El Real Decreto 1086/1989 , de 28 de agosto, sobre retribuciones del profesorado universitario, atribuía los complementos de destino a los distintos cuerpos:
| Grupo de clasificación |
Nivel de complemento de destino |
| Catedrático de Universidad |
A29 |
| Profesor agregado de Universidad, a extinguir |
A29 |
| Catedrático numerario de escuela superior de bellas artes, a extinguir |
A29 |
| Profesor titular de Universidad |
A27 |
| Catedrático de Escuela Universitaria |
A27 |
| Profesor titular de Escuela Universitaria |
A26 |
Igualmente asignaba los distintos componentes del complemento específico, el de méritos docentes y el de productividad.
Pese a todo en múltiples ocasiones los TEU, por necesidades de las universidades, han impartido docencia en el segundo ciclo, es decir, mas allá del tercer curso, lo que ha llevado a muchos de ellos a reclamar los complementos de destino, específico y de productividad de los cuerpos que tenían la competencia legal en esos cursos.
Diversas sentencias han reconocido, en parte, este derecho en función de la definición que de los distintos complemento hacía la Ley 30/1984 , de 2 de agosto, de Medidas para la Reforma de la Función Pública.
La sentencia del Tribunal Superior de Justicia de Madrid de 11 de enero de 2007 , reconoce a una profesora el “derecho a cobrar los complementos de destino y específico en la misma forma y cuantía que los Profesores Titulares de Universidad, durante el periodo de tiempo en que se impartió docencia a cursos superiores a tercero”, pero no le da la razón en su pretensión de cobrar el complemento de productividad en las mismas condiciones.
Los complementos de destino y específico están definidos en el artículo 23.3 de la Ley 30/1984:
“Artículo veintitrés.
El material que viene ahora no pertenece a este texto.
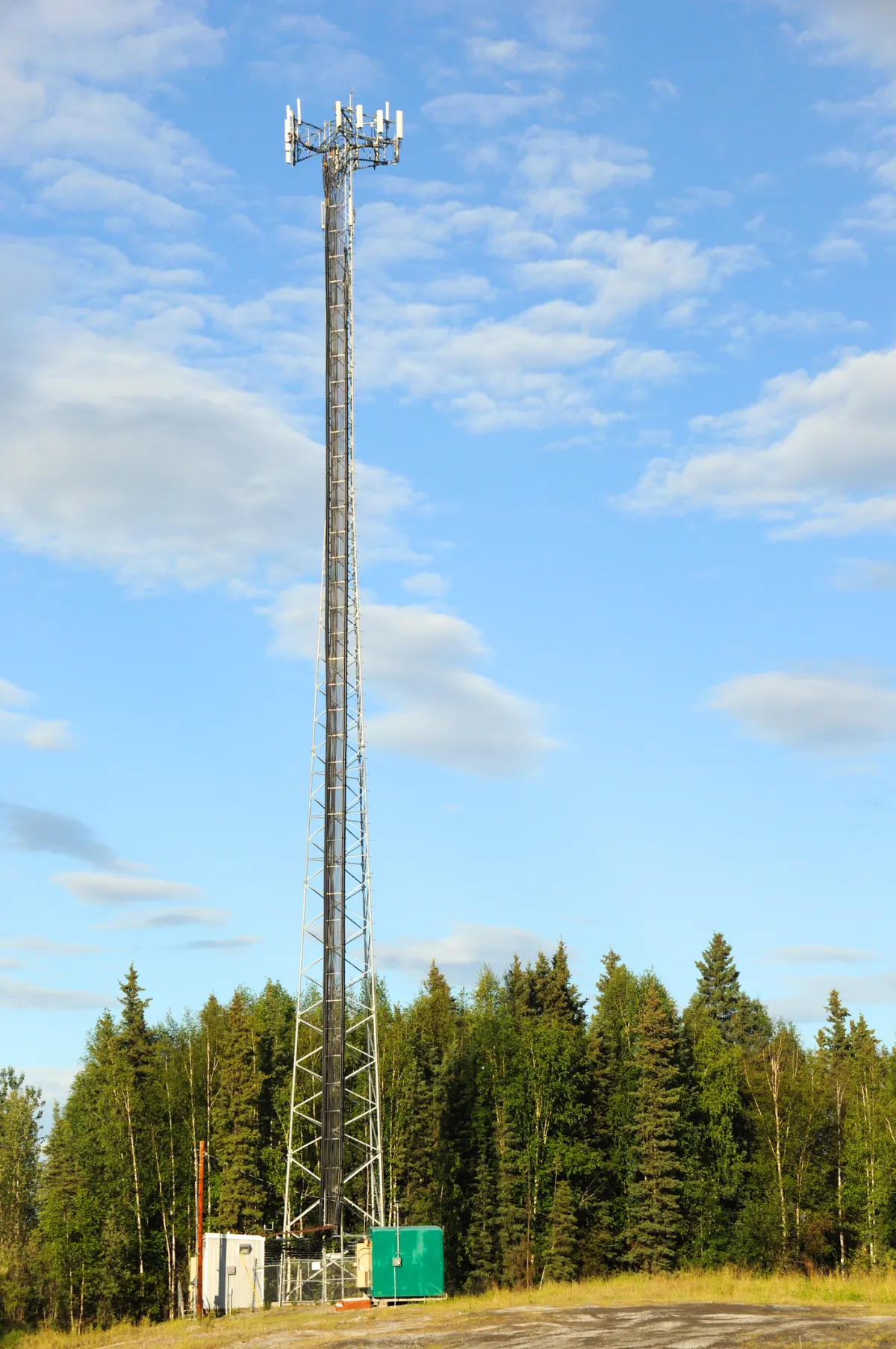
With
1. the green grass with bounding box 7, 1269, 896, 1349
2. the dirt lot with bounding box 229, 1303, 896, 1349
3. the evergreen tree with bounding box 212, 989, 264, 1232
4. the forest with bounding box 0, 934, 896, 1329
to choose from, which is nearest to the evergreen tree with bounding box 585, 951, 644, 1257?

Conceptos retributivos.
3. Son retribuciones complementarias:
a) El complemento de destino correspondiente al nivel del puesto que se desempeñe.
b) El complemento específico destinado a retribuir las condiciones particulares de algunos puestos de trabajo en atención a su especial dificultad técnica, dedicación, responsabilidad, incompatibilidad, peligrosidad o penosidad. En ningún caso podrá asignarse más de un complemento específico a cada puesto de trabajo.
c) El complemento de productividad destinado a retribuir el especial rendimiento, la actividad extraordinaria y el interés o iniciativa con que el funcionario desempeñe su trabajo.
Su cuantía global no podrá exceder de un porcentaje sobre los costes totales de personal de cada programa y de cada órgano que se determinará en la Ley de Presupuestos. El responsable de la gestión de cada programa de gasto, dentro de las correspondientes dotaciones presupuestarias determinará, de acuerdo con la normativa establecida en la Ley de Presupuestos, la cuantía individual que corresponda, en su caso, a cada funcionario”.
Afirma el TSJ, en el fundamento de Derecho cuarto de la sentencia citada que: “ resulta innegable, por su propia naturaleza, la vinculación de los complementos de destino y específico con los puestos de trabajo resultando, en consecuencia, que basta con su mero desempeño para que nazca el derecho a devengarlos, en la cuantía en que se hallan previstos en la correspondiente Relación de Puestos de Trabajo, dado que nos hallamos ante conceptos retributivos que poseen, indudablemente, una naturaleza objetiva”.
En relación con el complemento de productividad mantiene, el el fundamento de Derecho quinto qu e: “Dado el carácter personalista y subjetivo del complemento de productividad la Administración, de forma discrecional y atendiendo al cumplimiento de los requisitos necesarios, podrá proceder a la adjudicación de forma individualizada atribuyendo o no este complemento retributivo a determinados funcionarios y en determinadas ocasiones y períodos. Ello comporta, por otra parte, que ha de estimarse válido que funcionarios que desempeñan puestos de trabajo de contenido idéntico puedan quedar diferenciados ante tal retribución, tanto en su reconocimiento como en su importe, como consecuencia de valorarse en ella el acierto, dedicación y entrega con que el funcionario acomete su trabajo, de modo que la simple existencia de unos funcionarios que perciben el complemento en cuestión no es razón bastante para que los restantes funcionarios que desempeñan puestos de trabajo similares, o aún idénticos, tengan derecho a su mimética percepción”.